• OBJECTIVE:
Please print every one of the items below word for word, leaving the pictures out of your answer.

• ENTRIES PROVIDED:

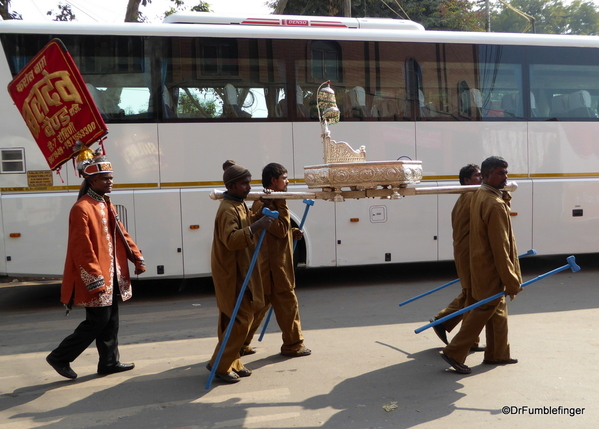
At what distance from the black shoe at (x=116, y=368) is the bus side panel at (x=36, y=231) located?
3351 mm

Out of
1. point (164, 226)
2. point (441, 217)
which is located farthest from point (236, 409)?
point (441, 217)

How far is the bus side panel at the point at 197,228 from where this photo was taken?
8086 mm

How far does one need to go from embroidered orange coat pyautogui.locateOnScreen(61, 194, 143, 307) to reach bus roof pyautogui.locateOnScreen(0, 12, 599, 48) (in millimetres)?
3892

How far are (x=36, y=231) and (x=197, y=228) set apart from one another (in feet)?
6.98

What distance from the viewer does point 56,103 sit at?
6066 mm

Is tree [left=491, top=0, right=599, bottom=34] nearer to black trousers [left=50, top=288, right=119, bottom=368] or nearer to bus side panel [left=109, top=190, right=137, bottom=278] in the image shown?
bus side panel [left=109, top=190, right=137, bottom=278]

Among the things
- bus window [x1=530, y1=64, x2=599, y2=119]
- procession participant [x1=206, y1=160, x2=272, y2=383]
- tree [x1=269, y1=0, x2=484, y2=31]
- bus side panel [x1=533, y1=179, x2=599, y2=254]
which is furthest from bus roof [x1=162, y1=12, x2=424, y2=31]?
A: tree [x1=269, y1=0, x2=484, y2=31]

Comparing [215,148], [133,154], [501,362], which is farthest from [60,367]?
[215,148]

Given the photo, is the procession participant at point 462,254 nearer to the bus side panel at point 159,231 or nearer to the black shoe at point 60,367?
the black shoe at point 60,367

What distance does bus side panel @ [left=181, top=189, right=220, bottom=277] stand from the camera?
8.09 metres

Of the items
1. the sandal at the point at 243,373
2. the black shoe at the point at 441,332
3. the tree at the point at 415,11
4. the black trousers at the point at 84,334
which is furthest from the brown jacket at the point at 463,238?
the tree at the point at 415,11

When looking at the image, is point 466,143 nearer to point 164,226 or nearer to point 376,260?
point 376,260

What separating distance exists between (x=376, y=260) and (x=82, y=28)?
5.27m

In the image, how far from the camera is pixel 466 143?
346 inches
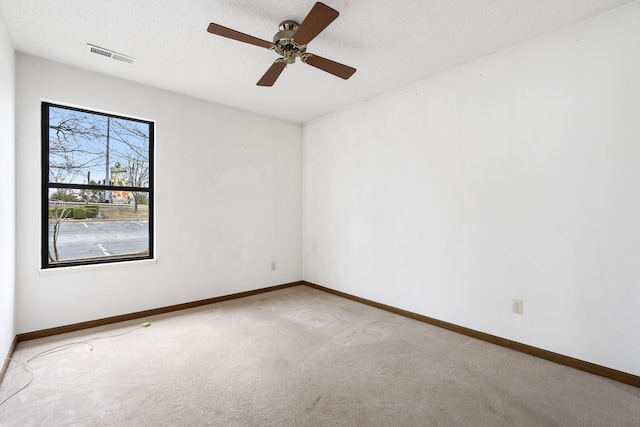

• FINISHED TASK:
At what distance from the black shoe at (x=116, y=368) is the bus side panel at (x=36, y=231) located?
3351 mm

Out of
1. point (164, 226)
2. point (441, 217)
which is located farthest from point (236, 409)?
point (441, 217)

How far is the bus side panel at the point at 197,228 from where this photo was taken?
8086 mm

How far does one need to go from embroidered orange coat pyautogui.locateOnScreen(61, 194, 143, 307) to reach bus roof pyautogui.locateOnScreen(0, 12, 599, 48) (in millimetres)?
3892

How far are (x=36, y=231) and (x=197, y=228) set apart from one another (in feet)?
6.98

What distance from the viewer does point 56,103 sit at?
6066 mm

Is tree [left=491, top=0, right=599, bottom=34] nearer to black trousers [left=50, top=288, right=119, bottom=368] or nearer to bus side panel [left=109, top=190, right=137, bottom=278] in the image shown?
bus side panel [left=109, top=190, right=137, bottom=278]

Among the things
- bus window [x1=530, y1=64, x2=599, y2=119]
- procession participant [x1=206, y1=160, x2=272, y2=383]
- tree [x1=269, y1=0, x2=484, y2=31]
- bus side panel [x1=533, y1=179, x2=599, y2=254]
which is furthest from bus roof [x1=162, y1=12, x2=424, y2=31]?
A: tree [x1=269, y1=0, x2=484, y2=31]

Comparing [215,148], [133,154], [501,362], which is farthest from [60,367]?
[215,148]

Given the photo, is the procession participant at point 462,254 nearer to the bus side panel at point 159,231 or nearer to the black shoe at point 60,367?
the black shoe at point 60,367

What distance does bus side panel @ [left=181, top=189, right=220, bottom=277] stand from the camera?
8.09 metres

Of the items
1. the sandal at the point at 243,373
2. the black shoe at the point at 441,332
3. the tree at the point at 415,11
4. the black trousers at the point at 84,334
which is furthest from the brown jacket at the point at 463,238?
the tree at the point at 415,11

When looking at the image, is point 466,143 nearer to point 164,226 or nearer to point 376,260?
point 376,260

What separating distance exists between (x=376, y=260) and (x=82, y=28)?
5.27m

In the image, how far from the camera is pixel 466 143?
346 inches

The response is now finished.